Authentic traditional food served in customary cutleries is a culture across Kolkata and more specifically Bengalis. For my international readers, Kolkata is the capital city of West Bengal; a state located in the eastern part of India. The city is phenomenal and renowned for hosting some of the finest local cuisines, restaurants, and streetside shops. In this article, I would be introducing a 100+ years old chain of hotels, known as Pice Hotels. The unique feature of Pice Hotels is the delectable food available at affordable prices. So forget luxurious restaurants, hop into these and enjoy the local delights of Kolkata. Recently the hotels have earned good recognition in BBC news.
Pice Hotels in Kolkata are located mostly in the narrow lanes of the city and is easy to miss them in your traveling route. But if you walk past them, you will be lured by the aromatic smell of the authentic Bengali dishes especially the fish meals. I am sure you will be easily drawn to investigate what’s whiffing inside the lanes. And once you reach the hotels and glance at the menu, you are bound to order a sumptuous meal. But yes, do not expect a grand appearance as the hotels are quite old and the traditional look is preferable by the locals.
The name “Pice” is derived from the word “paisa”. Paisa is a word in the Hindi language (the national language of India), meaning Indian rupee. The reason behind the name is attributed to its customary serving of meals at cheap prices. In the early 1900s, the city was flocked with numerous Pice hotels. The hotels remained crowded with migrant workers for their daily meals. Away from their family and missing the home-cooked meals, the hotels were a boon to them. The hotel owners and staff welcomed them, serving mouth-watering lips-smacking local dishes, all for a decent budget price.
The food at the hotels belongs to Bengali cuisine. Fish specialties like Shorshe Ilish (Hilsa fish cooked in mustard sauce), Chingri Macher Malai curry (prawn cooked in coconut milk), Bhetki Macher Paturi (Steamed Asian Sea Bass) are some of the common ones. There is a wide range of veg recipes served at the hotels. Alu posto (Potato prepared with poppy seed paste), kumro phool bhaja (pumpkin fritters), cholar dal (Bengal gram), Shukto (a bitter and pungent stew of vegetables cooked in mustard oil) are some of the most popular ones. The menu, however, varies with the availability of the vegetables in the market due to weather and seasonal fluctuations. The food is many a time served in banana leaf, a tradition followed from ancient times in Bengal. Now cutleries of stainless steel are used in many hotels.

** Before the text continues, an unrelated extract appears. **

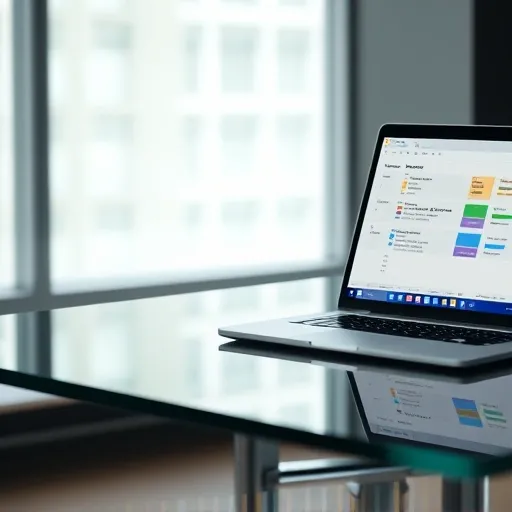 디지털 전환(DX) 기반 계약 관리 시스템 구축 전략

In the earlier days, floor mats were spread across the hotel floors. Customers used to sit on the mats and food was served by the staff. The mats have now been replaced by tables and chairs. But the banana leaf still continues. The meals are still affordable and offered at cheap rates. They are priced at approximately INR 200 or USD 2. The menu is handwritten on a blackboard and displayed right at the entrance of the hotels for the guests to pick and choose. Migrant and local workers still visit the hotels for their daily meals. Furthermore, tourists from international countries and other states of India, love visiting Pice hotels and enjoy the recipes.
Prominent Pice Hotels in Kolkata
Hotel Mahal – Situated at Ramnath Majumdar Street in Kolkata. It was started in 1917 by Sandeep Dutta. The building was once a boarding house for students arriving at the city to study at the premier academic colleges and universities. Nandala Dutta, the grandfather of Sandeep Dutta, had started the boarding house. It was eventually converted into a restaurant and is known as one of the popular Pice Hotels in Kolkata.
Hotel Sidheshwari Ashram – Situated at Kolkata’s Sir Stuart Hogg Market or New Market as it is popularly known. Initially, it was a boarding house for migrant workers in the early 1900s. In 1936, the place was opened to others especially during lunch hours as a full-fledged restaurant. Both light and heavy menus were included in the servings. The hotel is now run and owned by Ms. Riya Sen, the fourth generation of owners. The specialty of the hotel is Kobhiraji jhol (fish curry with vegetables), and aam shol machch, (fish prepared with a curry of tangy mango and mustard).
Tarun Niketan Hotel – Situated at a silent corner of Rashbehari junction in South Kolkata. It is 106-year-old and is quite famous for its plethora of fish delicacies. To date, it serves 15 different fish recipes. The prominent among them are bhetki paturi, chitol kosha (clown knife fish curry), iIlish macher jhol (hilsa fish cooked in mustard gravy), and fish-egg fritters. The current owner is Arun Dev, running the hotel for the last 42 years.
And the Conclusion…
With urban modernization, improvisation in lifestyle, and rise in prices of vegetables, fish, etc., it is now tough for the Pice Hotels owners to maintain the low prices of the dishes. Yet the passion and vigor are still existing that motivate them to continue with the tradition and authentic ambiance and the food delicacies. The hotels still experience a goof influx of customers, savoring the luscious dishes.